Naval Ravikant would have a field day with this.
I think the big problem is not that many published result are not replicable, but that too many people believe that science is a big shiny monolith of perfection, which it never was. Science exists in the real world, and should be viewed in that light.
Could it be due to societal changes? Or is 10 years too short?
This is good but a lot of sociology studies I read are of „moving targets.“ That is, they are of attitudes/beliefs/practices that are constantly evolving and in some cases evolving rapidly which is why sociologists want to study them.

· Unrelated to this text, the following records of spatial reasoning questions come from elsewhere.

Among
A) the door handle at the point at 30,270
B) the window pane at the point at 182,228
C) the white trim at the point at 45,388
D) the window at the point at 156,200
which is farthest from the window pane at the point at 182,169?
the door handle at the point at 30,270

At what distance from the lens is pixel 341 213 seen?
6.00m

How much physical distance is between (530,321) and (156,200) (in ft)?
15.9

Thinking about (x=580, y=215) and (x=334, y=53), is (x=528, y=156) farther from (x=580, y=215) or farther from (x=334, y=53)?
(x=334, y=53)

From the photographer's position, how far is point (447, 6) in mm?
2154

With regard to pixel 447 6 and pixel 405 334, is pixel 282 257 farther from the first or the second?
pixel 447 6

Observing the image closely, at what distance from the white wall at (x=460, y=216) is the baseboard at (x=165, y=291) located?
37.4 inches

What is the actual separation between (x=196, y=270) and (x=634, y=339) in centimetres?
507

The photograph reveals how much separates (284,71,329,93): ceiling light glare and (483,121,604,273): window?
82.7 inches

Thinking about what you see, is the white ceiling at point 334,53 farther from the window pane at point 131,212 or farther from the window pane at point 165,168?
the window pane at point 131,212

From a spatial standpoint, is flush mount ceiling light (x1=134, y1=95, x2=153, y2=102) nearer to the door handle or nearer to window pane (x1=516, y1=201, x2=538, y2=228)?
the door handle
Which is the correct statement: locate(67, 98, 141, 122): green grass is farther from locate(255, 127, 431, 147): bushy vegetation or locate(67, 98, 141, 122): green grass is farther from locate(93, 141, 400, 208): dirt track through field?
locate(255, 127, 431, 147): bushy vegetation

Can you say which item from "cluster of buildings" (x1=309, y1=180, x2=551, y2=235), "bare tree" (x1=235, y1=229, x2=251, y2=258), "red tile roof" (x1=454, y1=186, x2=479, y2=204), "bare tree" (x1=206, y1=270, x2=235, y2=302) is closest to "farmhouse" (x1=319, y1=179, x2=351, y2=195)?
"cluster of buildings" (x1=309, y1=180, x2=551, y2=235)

I think a lack of replicability might just be an inherent weakness of some types of otherwise perfectly sound science, simply because they are so context-dependent that you are unlikely to find exactly the same variables in the wild ever again.
Call me pessimistic, but that’s better than I would have thought considering the challenges of controlling variables when studying human behavior.
Thats fine test the ones thst did replicate more and keep going. Thats just science
I mean you can just look at half of the stuff that gets posted here. A lot of it just seems like its just confirming biases people have.
Ok, now do hard sciences.
>However, many of the failures might have been caused by the SCORE researchers needing to make guesses about procedures or to recreate raw data
I think I would be more convinced about this study if it can use the same raw data and create the same results. If you had to guess the raw data, then it would be a problem.